2. IPA became popular in England following a shipwreck in 1827, when an India-bound cargo was washed ashore near Liverpool.

This story is reported in Alfred Molyneaux’s book, Burton and its Bitter Beer, written fifty years after the supposed event, with no specific names, dates or sources. The shipwreck probably did happen. Ships were wrecked off the British coast all the time, and their cargoes were routinely sold off by insurers. So it’s highly likely that cargoes of India-bound beers were sold off in this way on a regular basis, but very unlikely that one specific incident introduced Britain to India Pale Ale in such a dramatic fashion. Bass and Allsopp, the two most famous Burton brewers, were both selling strong pale ale in Britain before 1827, and yet ‘India Pale Ale’ was not introduced as a term to describe beer until 1833―proving that that the style came around as a gradual evolution.

3. OK then, how about this—IPA became world-famous following Bass’ presence at the 1851 Great Exhibition in London, which was visited by a third of the UK population.  That must be true—it’s in the definitive history of Bass Charrington, researched entirely from original daybooks, brewing logs, press cuttings etc.

Admittedly persuasive and cited regularly in newspaper stories about IPA from as early as 1870. But a cursory examination of the records of the Great Exhibition reveals that the event was dry. The organizers were worried that with the aid of alcohol, such a gathering of the masses could easily turn into a riotous mob. Some enterprising businessmen sold beer through the railings lining Hyde Park―where the Exhibition was held―and were promptly arrested. The only beer drunk inside was ginger ale.

4. IPA was remarkable because the grueling journey to India meant other beers, such as porter, were undrinkable by the time they arrived.

Early ads in Indian newspapers reveal the Anglo-Indians enjoyed porter, brown ale, cyder, even small beer, as well as pale ale. Even when IPA reached its zenith in the 1870s, porter was still being imported to India in huge quantities. IPA wasn’t the only beer that could survive the journey (porter was also high in alcohol, and could just as well have been highly hopped). It’s more that, when consumed ice cold, it was the beer that most suited the Anglo-Indian palate.

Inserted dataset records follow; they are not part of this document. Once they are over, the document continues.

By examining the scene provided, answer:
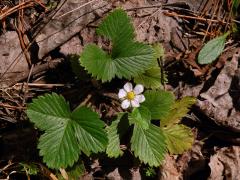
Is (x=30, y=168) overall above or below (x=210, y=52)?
below

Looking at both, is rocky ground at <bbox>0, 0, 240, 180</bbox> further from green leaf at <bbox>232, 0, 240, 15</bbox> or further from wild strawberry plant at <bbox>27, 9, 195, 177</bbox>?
green leaf at <bbox>232, 0, 240, 15</bbox>

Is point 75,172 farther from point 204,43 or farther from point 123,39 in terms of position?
point 204,43

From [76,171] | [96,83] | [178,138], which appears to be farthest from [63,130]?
[178,138]

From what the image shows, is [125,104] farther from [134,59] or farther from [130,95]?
[134,59]

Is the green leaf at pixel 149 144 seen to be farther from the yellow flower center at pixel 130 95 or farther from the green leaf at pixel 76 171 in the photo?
the green leaf at pixel 76 171

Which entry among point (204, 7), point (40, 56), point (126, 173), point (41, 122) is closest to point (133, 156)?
point (126, 173)

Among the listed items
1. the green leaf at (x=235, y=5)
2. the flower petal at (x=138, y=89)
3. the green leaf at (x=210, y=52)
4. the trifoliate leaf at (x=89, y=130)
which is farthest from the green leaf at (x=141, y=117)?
the green leaf at (x=235, y=5)

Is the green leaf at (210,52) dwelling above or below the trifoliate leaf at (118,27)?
below
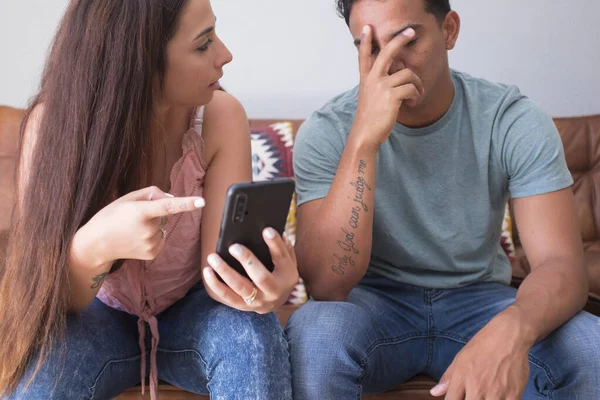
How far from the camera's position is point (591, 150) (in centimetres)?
206

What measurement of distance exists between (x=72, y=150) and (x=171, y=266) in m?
0.28

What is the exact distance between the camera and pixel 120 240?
36.9 inches

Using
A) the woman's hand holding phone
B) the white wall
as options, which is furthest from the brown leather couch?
the woman's hand holding phone

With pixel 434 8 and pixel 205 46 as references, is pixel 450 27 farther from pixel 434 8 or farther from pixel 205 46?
pixel 205 46

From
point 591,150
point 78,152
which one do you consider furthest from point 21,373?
point 591,150

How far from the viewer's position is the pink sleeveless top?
45.8 inches

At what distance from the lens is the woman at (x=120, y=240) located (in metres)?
0.97

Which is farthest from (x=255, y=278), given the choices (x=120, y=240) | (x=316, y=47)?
(x=316, y=47)

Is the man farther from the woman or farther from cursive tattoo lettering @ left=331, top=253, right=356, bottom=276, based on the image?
the woman

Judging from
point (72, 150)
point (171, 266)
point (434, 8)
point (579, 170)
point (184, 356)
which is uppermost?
point (434, 8)

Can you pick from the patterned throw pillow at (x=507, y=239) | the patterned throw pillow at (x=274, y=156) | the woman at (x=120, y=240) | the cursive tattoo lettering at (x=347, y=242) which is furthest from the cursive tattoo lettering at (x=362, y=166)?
the patterned throw pillow at (x=507, y=239)

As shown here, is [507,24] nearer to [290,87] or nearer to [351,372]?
[290,87]

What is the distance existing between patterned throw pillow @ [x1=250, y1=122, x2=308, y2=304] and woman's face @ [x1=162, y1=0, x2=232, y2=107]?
31.2 inches

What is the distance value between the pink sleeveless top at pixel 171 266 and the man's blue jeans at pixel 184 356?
3 cm
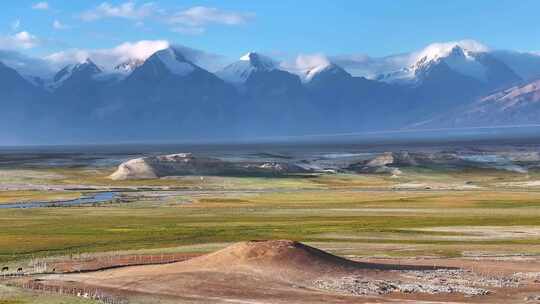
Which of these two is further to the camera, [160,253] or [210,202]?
[210,202]

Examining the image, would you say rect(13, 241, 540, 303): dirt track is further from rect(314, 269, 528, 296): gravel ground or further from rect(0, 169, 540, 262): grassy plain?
rect(0, 169, 540, 262): grassy plain

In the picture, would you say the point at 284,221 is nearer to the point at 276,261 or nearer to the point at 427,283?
the point at 276,261

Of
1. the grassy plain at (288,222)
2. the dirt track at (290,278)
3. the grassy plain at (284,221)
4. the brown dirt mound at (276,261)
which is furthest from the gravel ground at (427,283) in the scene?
the grassy plain at (284,221)

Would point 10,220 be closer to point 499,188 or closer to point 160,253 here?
point 160,253

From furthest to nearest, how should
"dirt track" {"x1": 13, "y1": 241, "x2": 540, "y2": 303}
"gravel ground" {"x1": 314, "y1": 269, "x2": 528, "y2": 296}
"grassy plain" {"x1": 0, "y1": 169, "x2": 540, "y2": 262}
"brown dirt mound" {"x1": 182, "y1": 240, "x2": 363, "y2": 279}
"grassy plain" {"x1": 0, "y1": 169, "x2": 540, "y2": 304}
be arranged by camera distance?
"grassy plain" {"x1": 0, "y1": 169, "x2": 540, "y2": 262} → "grassy plain" {"x1": 0, "y1": 169, "x2": 540, "y2": 304} → "brown dirt mound" {"x1": 182, "y1": 240, "x2": 363, "y2": 279} → "gravel ground" {"x1": 314, "y1": 269, "x2": 528, "y2": 296} → "dirt track" {"x1": 13, "y1": 241, "x2": 540, "y2": 303}

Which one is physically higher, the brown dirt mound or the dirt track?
the brown dirt mound

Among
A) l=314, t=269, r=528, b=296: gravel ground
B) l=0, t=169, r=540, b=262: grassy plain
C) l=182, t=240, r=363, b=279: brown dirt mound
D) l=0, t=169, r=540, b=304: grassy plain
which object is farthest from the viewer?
l=0, t=169, r=540, b=262: grassy plain

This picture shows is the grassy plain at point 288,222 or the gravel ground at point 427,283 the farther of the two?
the grassy plain at point 288,222

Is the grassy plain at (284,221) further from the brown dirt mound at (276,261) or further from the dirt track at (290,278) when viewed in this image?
the brown dirt mound at (276,261)

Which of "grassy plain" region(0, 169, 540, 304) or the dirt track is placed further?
"grassy plain" region(0, 169, 540, 304)

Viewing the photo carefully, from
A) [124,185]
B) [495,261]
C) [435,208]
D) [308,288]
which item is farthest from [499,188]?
[308,288]

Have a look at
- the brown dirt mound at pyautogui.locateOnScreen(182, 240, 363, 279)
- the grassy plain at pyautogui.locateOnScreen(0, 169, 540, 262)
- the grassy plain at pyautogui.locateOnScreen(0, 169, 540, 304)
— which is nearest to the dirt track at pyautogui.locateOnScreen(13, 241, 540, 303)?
the brown dirt mound at pyautogui.locateOnScreen(182, 240, 363, 279)
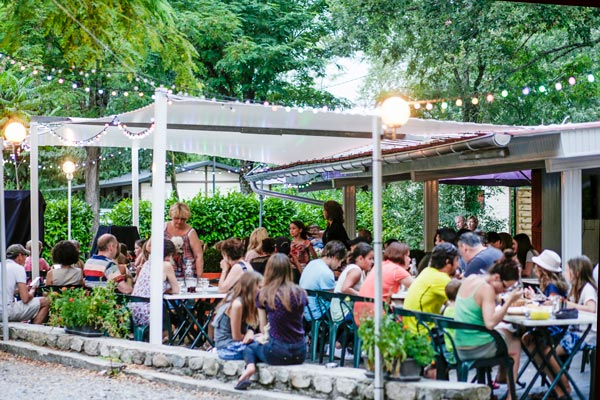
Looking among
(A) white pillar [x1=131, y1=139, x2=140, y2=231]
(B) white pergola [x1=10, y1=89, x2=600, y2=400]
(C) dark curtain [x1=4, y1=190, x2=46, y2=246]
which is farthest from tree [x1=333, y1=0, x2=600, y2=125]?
(C) dark curtain [x1=4, y1=190, x2=46, y2=246]

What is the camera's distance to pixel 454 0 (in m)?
15.0

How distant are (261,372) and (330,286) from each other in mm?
1249

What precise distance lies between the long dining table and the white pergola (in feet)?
0.95

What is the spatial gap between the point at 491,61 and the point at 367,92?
10.9 m

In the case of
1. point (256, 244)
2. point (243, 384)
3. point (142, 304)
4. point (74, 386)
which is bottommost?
point (74, 386)

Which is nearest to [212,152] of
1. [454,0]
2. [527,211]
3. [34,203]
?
[34,203]

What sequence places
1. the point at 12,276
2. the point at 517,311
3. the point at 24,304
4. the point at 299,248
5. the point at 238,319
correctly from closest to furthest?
the point at 517,311
the point at 238,319
the point at 12,276
the point at 24,304
the point at 299,248

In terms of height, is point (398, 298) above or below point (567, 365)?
above

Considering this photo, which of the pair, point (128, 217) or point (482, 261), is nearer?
point (482, 261)

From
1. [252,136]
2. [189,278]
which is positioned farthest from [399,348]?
[252,136]

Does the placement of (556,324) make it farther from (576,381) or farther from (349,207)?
(349,207)

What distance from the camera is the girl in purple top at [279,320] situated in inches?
208

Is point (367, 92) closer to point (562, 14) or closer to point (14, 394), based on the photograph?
point (562, 14)

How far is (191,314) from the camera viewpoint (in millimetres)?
6715
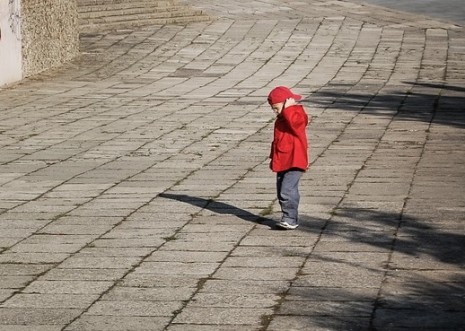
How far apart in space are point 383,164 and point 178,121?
4.07 metres

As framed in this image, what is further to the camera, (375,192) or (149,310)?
(375,192)

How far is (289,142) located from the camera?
9.93m

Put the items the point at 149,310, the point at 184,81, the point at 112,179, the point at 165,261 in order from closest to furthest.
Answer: the point at 149,310 < the point at 165,261 < the point at 112,179 < the point at 184,81

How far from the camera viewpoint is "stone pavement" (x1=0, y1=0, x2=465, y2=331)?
749cm

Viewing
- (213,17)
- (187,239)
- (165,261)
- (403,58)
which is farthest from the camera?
(213,17)

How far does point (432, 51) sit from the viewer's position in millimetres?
23219

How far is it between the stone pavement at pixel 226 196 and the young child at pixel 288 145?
31 cm

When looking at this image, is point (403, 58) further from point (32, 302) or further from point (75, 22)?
point (32, 302)

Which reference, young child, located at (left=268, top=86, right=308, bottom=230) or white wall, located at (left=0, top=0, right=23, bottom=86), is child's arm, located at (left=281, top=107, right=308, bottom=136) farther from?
white wall, located at (left=0, top=0, right=23, bottom=86)

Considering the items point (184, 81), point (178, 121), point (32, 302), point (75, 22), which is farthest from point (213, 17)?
point (32, 302)

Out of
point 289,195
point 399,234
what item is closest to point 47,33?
point 289,195

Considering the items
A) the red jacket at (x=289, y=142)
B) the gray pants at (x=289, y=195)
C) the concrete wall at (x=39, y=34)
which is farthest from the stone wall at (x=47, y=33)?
the gray pants at (x=289, y=195)

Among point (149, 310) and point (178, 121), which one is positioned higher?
point (149, 310)

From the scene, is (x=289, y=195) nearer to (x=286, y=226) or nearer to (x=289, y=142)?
(x=286, y=226)
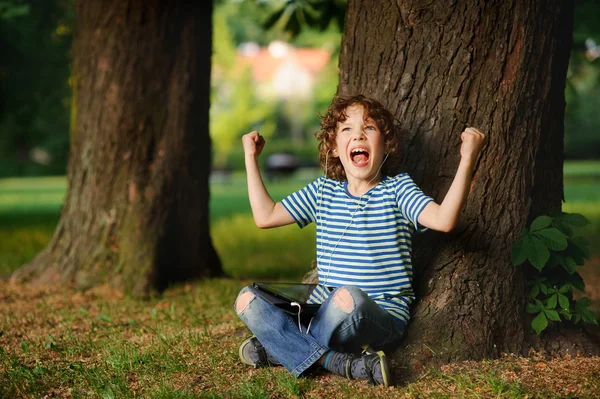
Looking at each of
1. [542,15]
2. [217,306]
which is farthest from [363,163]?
[217,306]

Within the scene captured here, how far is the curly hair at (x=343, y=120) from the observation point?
3.67 m

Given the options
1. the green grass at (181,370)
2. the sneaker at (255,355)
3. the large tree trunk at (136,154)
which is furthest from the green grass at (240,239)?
the sneaker at (255,355)

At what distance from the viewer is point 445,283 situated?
3.71 metres

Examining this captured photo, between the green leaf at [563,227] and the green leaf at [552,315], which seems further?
the green leaf at [563,227]

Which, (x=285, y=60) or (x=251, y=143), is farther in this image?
(x=285, y=60)

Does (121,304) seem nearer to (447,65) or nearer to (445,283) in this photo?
(445,283)

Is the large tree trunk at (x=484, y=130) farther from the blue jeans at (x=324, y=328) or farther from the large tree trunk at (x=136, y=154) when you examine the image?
the large tree trunk at (x=136, y=154)

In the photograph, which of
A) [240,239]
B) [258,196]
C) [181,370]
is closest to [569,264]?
[258,196]

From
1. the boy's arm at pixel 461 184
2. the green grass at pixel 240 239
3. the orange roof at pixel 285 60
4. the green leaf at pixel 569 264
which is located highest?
the orange roof at pixel 285 60

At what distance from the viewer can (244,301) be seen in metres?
3.54

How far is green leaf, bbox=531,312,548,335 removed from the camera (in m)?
3.67

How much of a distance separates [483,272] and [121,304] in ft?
9.78

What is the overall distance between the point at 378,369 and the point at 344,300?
13.4 inches

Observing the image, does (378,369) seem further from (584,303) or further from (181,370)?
(584,303)
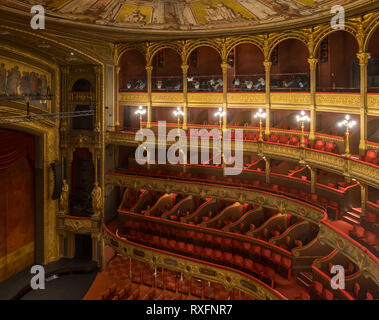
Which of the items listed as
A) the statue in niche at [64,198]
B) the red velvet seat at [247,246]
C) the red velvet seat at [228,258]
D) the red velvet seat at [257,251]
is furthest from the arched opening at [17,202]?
the red velvet seat at [257,251]

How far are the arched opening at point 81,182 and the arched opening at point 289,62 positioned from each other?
1092 cm

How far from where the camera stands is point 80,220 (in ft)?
66.2

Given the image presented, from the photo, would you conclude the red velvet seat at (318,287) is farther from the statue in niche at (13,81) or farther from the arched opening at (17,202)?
the statue in niche at (13,81)

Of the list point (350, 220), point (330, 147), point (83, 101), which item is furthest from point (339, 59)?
point (83, 101)

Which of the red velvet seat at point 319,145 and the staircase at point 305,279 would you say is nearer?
the staircase at point 305,279

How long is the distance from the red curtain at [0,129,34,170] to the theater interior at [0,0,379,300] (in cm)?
8

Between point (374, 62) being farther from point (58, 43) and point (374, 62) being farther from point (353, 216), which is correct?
point (58, 43)

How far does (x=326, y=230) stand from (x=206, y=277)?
18.9ft

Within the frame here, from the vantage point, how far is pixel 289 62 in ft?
64.5

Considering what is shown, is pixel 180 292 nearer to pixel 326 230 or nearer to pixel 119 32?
pixel 326 230

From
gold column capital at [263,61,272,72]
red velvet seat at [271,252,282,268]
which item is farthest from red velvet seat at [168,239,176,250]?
gold column capital at [263,61,272,72]

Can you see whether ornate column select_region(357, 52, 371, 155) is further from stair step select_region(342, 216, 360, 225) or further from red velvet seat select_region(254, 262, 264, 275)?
red velvet seat select_region(254, 262, 264, 275)

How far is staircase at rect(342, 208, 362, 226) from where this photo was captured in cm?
1247

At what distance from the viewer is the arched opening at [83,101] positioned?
20.3 m
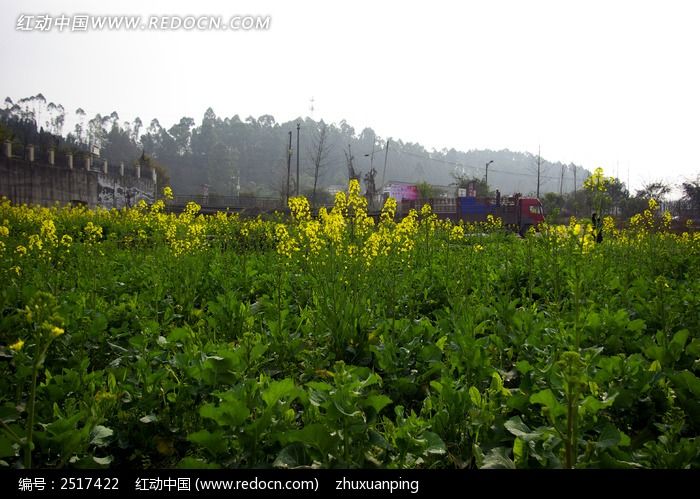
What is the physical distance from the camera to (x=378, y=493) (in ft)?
5.43

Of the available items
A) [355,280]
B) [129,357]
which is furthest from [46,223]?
[355,280]

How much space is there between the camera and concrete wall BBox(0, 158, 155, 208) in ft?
57.3

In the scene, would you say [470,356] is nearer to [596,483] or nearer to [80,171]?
[596,483]

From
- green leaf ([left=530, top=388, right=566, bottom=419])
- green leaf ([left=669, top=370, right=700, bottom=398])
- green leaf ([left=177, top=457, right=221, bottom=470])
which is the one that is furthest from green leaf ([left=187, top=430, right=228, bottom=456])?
green leaf ([left=669, top=370, right=700, bottom=398])

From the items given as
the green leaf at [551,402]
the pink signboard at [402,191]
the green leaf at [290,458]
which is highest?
the pink signboard at [402,191]

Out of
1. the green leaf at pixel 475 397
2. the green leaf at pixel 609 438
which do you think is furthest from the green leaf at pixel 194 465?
the green leaf at pixel 609 438

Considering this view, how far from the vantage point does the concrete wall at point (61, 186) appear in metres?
17.5

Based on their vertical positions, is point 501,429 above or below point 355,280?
below

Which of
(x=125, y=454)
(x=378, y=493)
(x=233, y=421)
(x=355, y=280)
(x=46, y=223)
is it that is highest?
(x=46, y=223)

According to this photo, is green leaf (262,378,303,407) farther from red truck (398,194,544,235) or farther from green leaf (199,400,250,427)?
red truck (398,194,544,235)

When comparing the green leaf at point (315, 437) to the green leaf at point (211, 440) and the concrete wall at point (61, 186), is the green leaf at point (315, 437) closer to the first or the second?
the green leaf at point (211, 440)

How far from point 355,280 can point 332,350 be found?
71 centimetres

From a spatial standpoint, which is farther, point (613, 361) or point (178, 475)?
point (613, 361)

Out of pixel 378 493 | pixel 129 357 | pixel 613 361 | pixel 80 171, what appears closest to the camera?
pixel 378 493
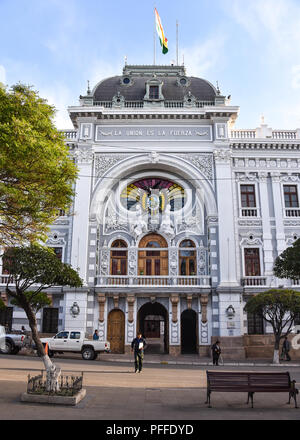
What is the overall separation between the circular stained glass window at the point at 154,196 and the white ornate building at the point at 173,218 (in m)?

5. IPA was cask conditioned, with live yeast undergoing a vigorous fermentation in the cask during the journey to India.

Every brewer who wrote a guide to brewing India Pale Ale in the nineteenth century agreed that the worst thing that could possibly happen to the beer was for residual yeast in the cask to create a secondary fermentation. While filtration techniques were not what they are now, brewers tried their best to get as much of the yeast out of the beer as they possibly could before packaging it for the journey. Even then, between eight and ten percent of casks exploded en route. And at temperatures of over thirty degrees, yeast would have started to misbehave and add unwelcome Brettanomyces characteristics to the beer. So IPA was filtered. Add to this the belief of Madeira winemakers that long exposure to moderately high temperatures over long periods had an effect comparable to shorter, more intense pasteurization, and IPA had more in common with a modern filtered and pasteurized beer than a ‘traditional’ cask conditioned ale―a style that was actually a descendant from IPA.